> **YOUR OBJECTIVE**: Reproduce each of the following records verbatim.

— start of INFORMATION SUPPLIED —

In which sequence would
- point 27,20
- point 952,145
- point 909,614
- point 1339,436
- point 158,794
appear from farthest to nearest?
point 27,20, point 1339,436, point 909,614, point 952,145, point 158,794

— end of INFORMATION SUPPLIED —

> **REPLY TO THE TASK**:
In which sequence would
- point 27,20
- point 952,145
- point 909,614
- point 1339,436
- point 158,794
appear from farthest to nearest?
point 27,20, point 1339,436, point 909,614, point 952,145, point 158,794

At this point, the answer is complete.